══ ТЕКСТ
Источниковедение массовых источников становится методом исторического исследования, построенным на внутреннем единстве онтологического и гносеологического подходов к источнику. Приемы источниковедения массовых источников выработаны на материалах истории России XIX-XX веков и применительно к социально-экономической истории в первую очередь. И это естественно. Сам метод ориентирован на широкую, относительно хорошо сохранившуюся источниковую базу. И по существу он является итогом распространения традиции исторического источниковедения на новый и новейший период отечественной истории.
Обострился интерес к истории коммунистической партии. Все чаще стали делать акцент на ее социал-демократической природе. Вернулись к взглядам и судьбам многих выдающихся социал-демократов, в первую очередь Г.В.Плеханову. Вспомнили его пророчества об азиатской деспотии как неизбежной судьбе большевистского режима. В этом контексте ученые ставили задачу изучения в сравнительно-историческом плане тоталитарных и контрреволюционных режимов. Понятия «классовые силы», «союз классовых сил» стали привлекать историков в связи с трактовкой соотношения объективного и субъективного факторов революционного процесса.
При изучении истории самой партии, кроме того, предлагалось внимательно приглядеться к проблеме формирования оппозиции внутри партии, еще раз вдуматься в смысл и сущность внутрипартийных дискуссий 1920-х годов, верифицировать цифры о числе членов партии на революционном этапе от февраля к октябрю. Историки поставили вопросы, почему не вводятся в научный оборот многие хорошо известные источники по истории партии, что мешает в этом случае реализации научных подходов в исторической науке.
Здесь необходимо заметить, что в советский период изложение и тем более поправки в концепцию истории СССР были невозможны без предварительных соответствующих «установок» в области истории КПСС. Даже учебные планы этой дисциплины, преподававшейся до этого времени практически во всех вузах страны, не могли изменяться без соответствующего благословения "сверху". Историки партии были обязаны в своей работе исходить исключительно из партийных установок.
Новым словом в истории правящей партии в свое время должна была стать шеститомная «История КПСС», однако они никак не могли завершиться изданием[103].
════
══ ИСХОДНЫЕ ДАННЫЕ
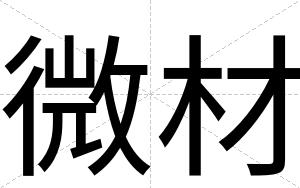 微材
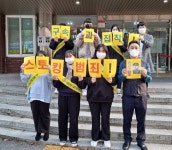 청주청원경찰서, 스토킹범죄 예방 관련 간담회 실시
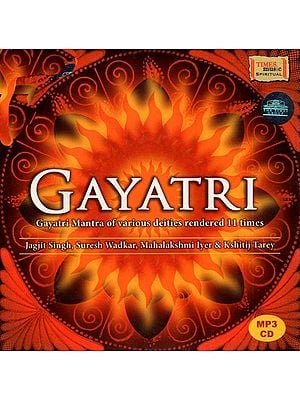 CD/DVDs on Gayatri Mantra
════
◆ ЧТО НУЖНО СДЕЛАТЬ ◆
1 – Ответьте по тексту на вопросы:
(а) На материалах истории какой страны и какого периода выработаны приемы источниковедения массовых источников?
(б) Кого из выдающихся социал-демократов текст называет в первую очередь?
(в) Из скольких томов должна была состоять «История КПСС»?
2 – Перечислите все задачи, которые, согласно тексту, предлагалось решить при изучении истории самой партии.
3 – Перепишите фрагмент текста без изменений, начиная со слов «Здесь необходимо заметить, что» и заканчивая словами «из партийных установок.».
Для выполнения заданий используйте только текст.

◆ ОТВЕТЫ К ЗАДАНИЯМ ◆
1 –
(а) России XIX-XX веков.
(б) Г.В.Плеханова.
(в) Из шести томов.

2 –
1. Внимательно приглядеться к проблеме формирования оппозиции внутри партии.
2. Еще раз вдуматься в смысл и сущность внутрипартийных дискуссий 1920-х годов.
3. Верифицировать цифры о числе членов партии на революционном этапе от февраля к октябрю.

3 –
Здесь необходимо заметить, что в советский период изложение и тем более поправки в концепцию истории СССР были невозможны без предварительных соответствующих «установок» в области истории КПСС. Даже учебные планы этой дисциплины, преподававшейся до этого времени практически во всех вузах страны, не могли изменяться без соответствующего благословения "сверху". Историки партии были обязаны в своей работе исходить исключительно из партийных установок.